Tsiridis Eleftherios, Spence Gavin, Gamie Zakareya, El Masry Mohamed A, Giannoudis Peter V
Academic Department of Trauma & Orthopaedics, School of Medicine, University of Leeds, United Kingdom.
Injury. 2007 Jun;38(6):688-97. doi: 10.1016/j.injury.2007.02.046. Epub 2007 Apr 27.
Peri-prosthetic fractures are technically demanding to treat, as they require the skills of revision arthroplasty as well as those of trauma surgery. [Lindahl H, Malchau H, Herberts P, Garellick G. Periprosthetic femoral fractures classification and demographics of 1049 periprosthetic femoral fractures from the Swedish National Hip Arthroplasty Register. J Arthroplasty 2005;20:857-65.] reporting on 1049 periprosthetic femoral fractures found that the annual incidence varied between 0.045% and 0.13% for all THAs performed in Sweden and that the accumulated incidence for the primary hip arthroplasties was 0.4% while for the revision arthroplasties was 2.1% [Lindahl H, Malchau H, Herberts P, Garellick G. Periprosthetic femoral fractures classification and demographics of 1049 periprosthetic femoral fractures from the Swedish National Hip Arthroplasty Register. J Arthroplasty 2005;20:857-65.]. The elderly population is particularly vulnerable to low energy periprosthetic fractures attributed to osteopenia or osteoporosis leaving limited reconstruction options to the hip revision surgeon. Bone grafting in the form of autograft has well recognized limitations and allograft represents the gold standard of bone augmentation in the majority of the cases.
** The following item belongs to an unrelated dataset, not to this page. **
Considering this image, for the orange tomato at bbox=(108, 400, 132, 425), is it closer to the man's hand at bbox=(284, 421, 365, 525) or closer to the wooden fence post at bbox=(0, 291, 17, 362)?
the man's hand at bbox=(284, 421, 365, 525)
Allograft can be used as morselised in the form of impaction grafting, reconstructing the bone from within out, or in the form of structural allograft. In the latter case, strut onlay plates or whole proximal femoral allografts can be used to augment the deficient bone or to totally replace it respectively. Immune reaction and disease transmission along with delayed revascularization of the cortical allograft can cause failure of the construct in the long term; however, the results to date from their use are promising. We here present an overview of the literature on the use of available bone grafts in the treatment of periprosthetic femoral fractures.
人工关节周围骨折的治疗在技术上要求很高,因为它们既需要翻修关节成形术的技能,也需要创伤外科手术的技能。[林达尔H,马尔乔H,赫贝茨P,加雷利克G。瑞典国家髋关节置换登记处1049例人工关节周围股骨骨折的分类和人口统计学。关节置换术杂志2005;20:857 - 65。]对1049例人工关节周围股骨骨折的报告发现,在瑞典进行的所有全髋关节置换术的年发病率在0.045%至0.13%之间,初次髋关节置换术的累积发病率为0.4%,而翻修关节成形术的累积发病率为2.1%[林达尔H,马尔乔H,赫贝茨P,加雷利克G。瑞典国家髋关节置换登记处1049例人工关节周围股骨骨折的分类和人口统计学。关节置换术杂志2005;20:857 - 65。]。老年人群特别容易发生因骨质减少或骨质疏松导致的低能量人工关节周围骨折,这给髋关节翻修外科医生留下的重建选择有限。自体骨移植形式的骨移植有公认的局限性,而异体骨在大多数情况下是骨增强的金标准。异体骨可以以嵌压植骨的形式碎块化使用,从内部向外重建骨骼,也可以以结构性异体骨的形式使用。在后一种情况下,可以使用支撑覆盖钢板或整个近端股骨异体骨分别增强缺损的骨骼或完全替代它。免疫反应和疾病传播以及皮质异体骨的延迟血管化会导致长期内植入物失败;然而,迄今为止其使用结果很有前景。我们在此概述关于使用现有骨移植治疗人工关节周围股骨骨折的文献。